### WHAT TO DO:
An exact transcription of all the records below is required, without any images.
#### EXERCISE DATA ####
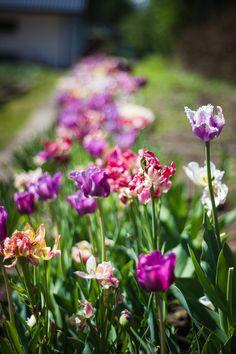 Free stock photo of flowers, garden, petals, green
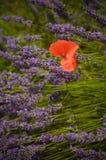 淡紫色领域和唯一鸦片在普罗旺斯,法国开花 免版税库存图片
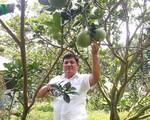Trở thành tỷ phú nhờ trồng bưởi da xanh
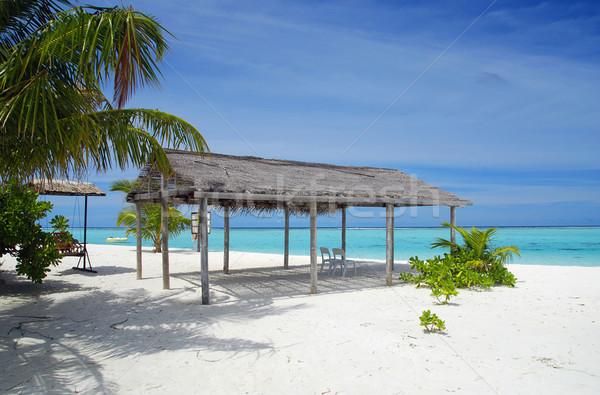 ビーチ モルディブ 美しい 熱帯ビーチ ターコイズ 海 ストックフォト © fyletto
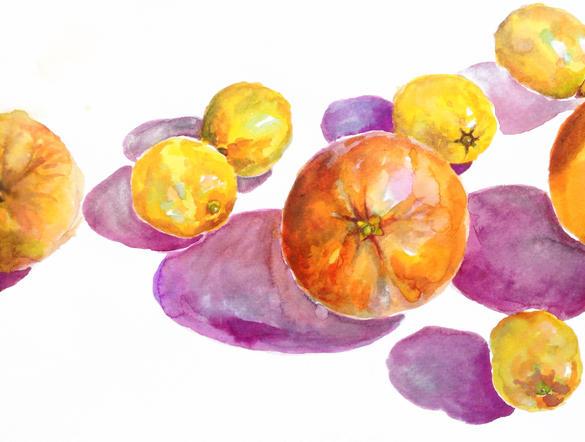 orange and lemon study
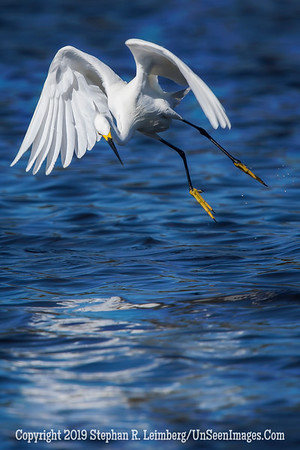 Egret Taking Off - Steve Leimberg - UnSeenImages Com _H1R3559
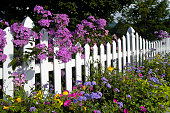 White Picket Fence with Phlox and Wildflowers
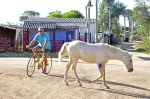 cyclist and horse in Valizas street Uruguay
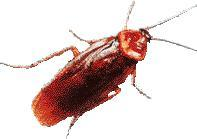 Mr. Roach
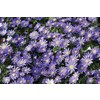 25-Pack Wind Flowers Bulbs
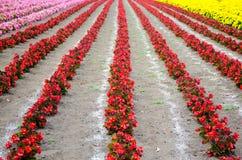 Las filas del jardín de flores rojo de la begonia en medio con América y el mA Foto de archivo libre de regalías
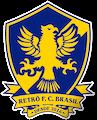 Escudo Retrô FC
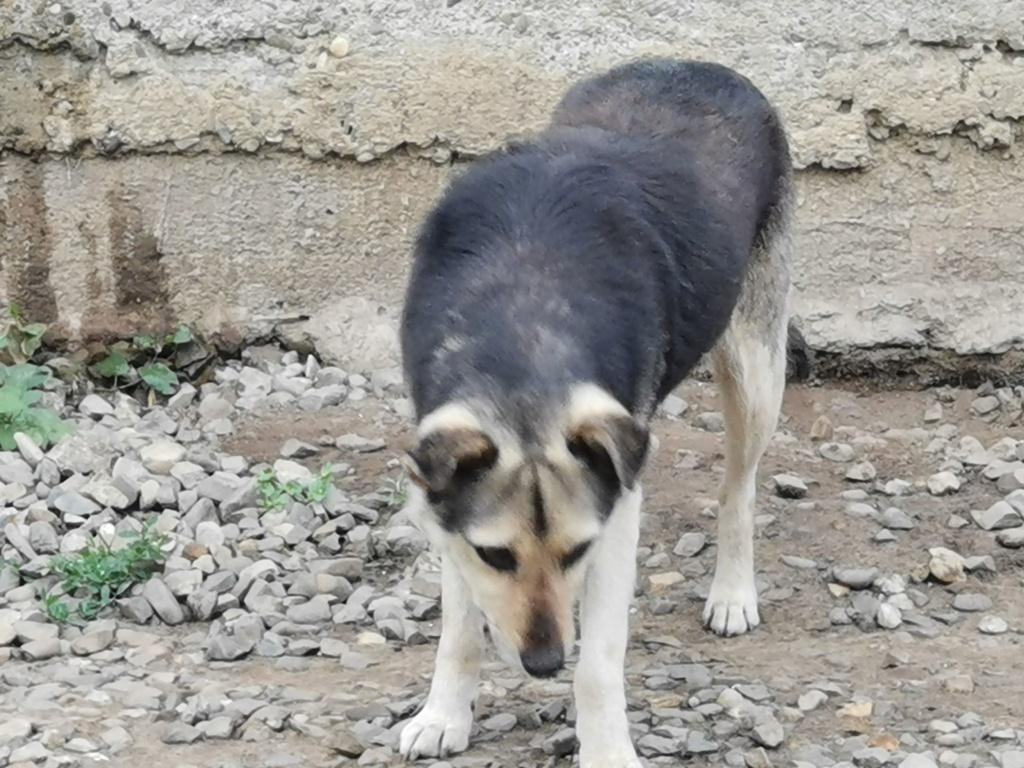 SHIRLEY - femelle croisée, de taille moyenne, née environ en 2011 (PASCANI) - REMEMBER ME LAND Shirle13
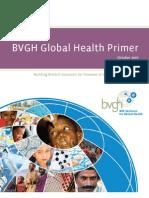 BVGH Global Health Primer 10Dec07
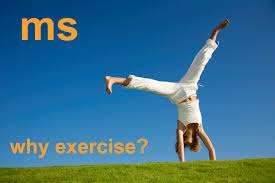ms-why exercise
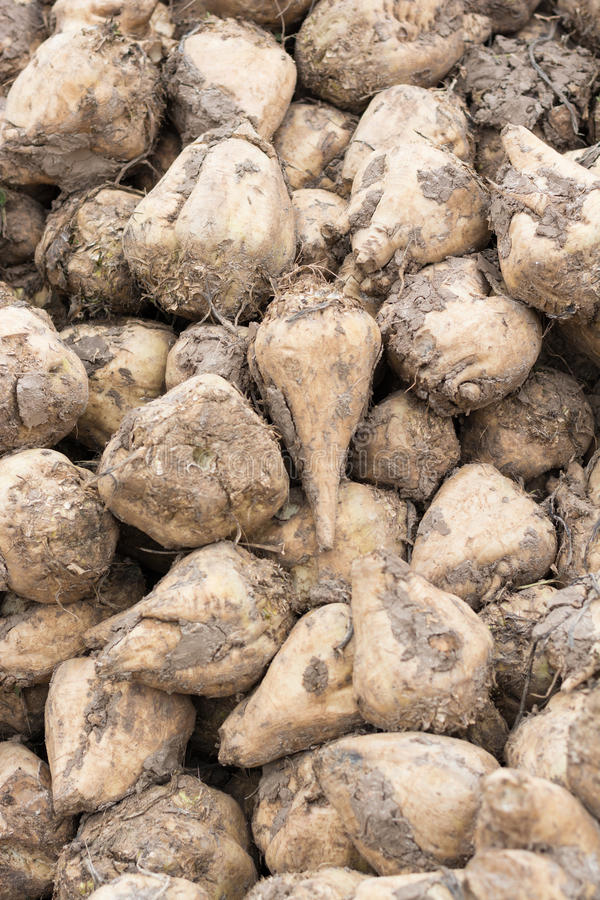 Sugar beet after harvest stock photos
####
### OUTPUT FOR THIS TASK:
 Free stock photo of flowers, garden, petals, green
 淡紫色领域和唯一鸦片在普罗旺斯,法国开花 免版税库存图片
Trở thành tỷ phú nhờ trồng bưởi da xanh
 ビーチ モルディブ 美しい 熱帯ビーチ ターコイズ 海 ストックフォト © fyletto
 orange and lemon study
 Egret Taking Off - Steve Leimberg - UnSeenImages Com _H1R3559
 White Picket Fence with Phlox and Wildflowers
 cyclist and horse in Valizas street Uruguay
 Mr. Roach
 25-Pack Wind Flowers Bulbs
 Las filas del jardín de flores rojo de la begonia en medio con América y el mA Foto de archivo libre de regalías
 Escudo Retrô FC
 SHIRLEY - femelle croisée, de taille moyenne, née environ en 2011 (PASCANI) - REMEMBER ME LAND Shirle13
 BVGH Global Health Primer 10Dec07
ms-why exercise
 Sugar beet after harvest stock photos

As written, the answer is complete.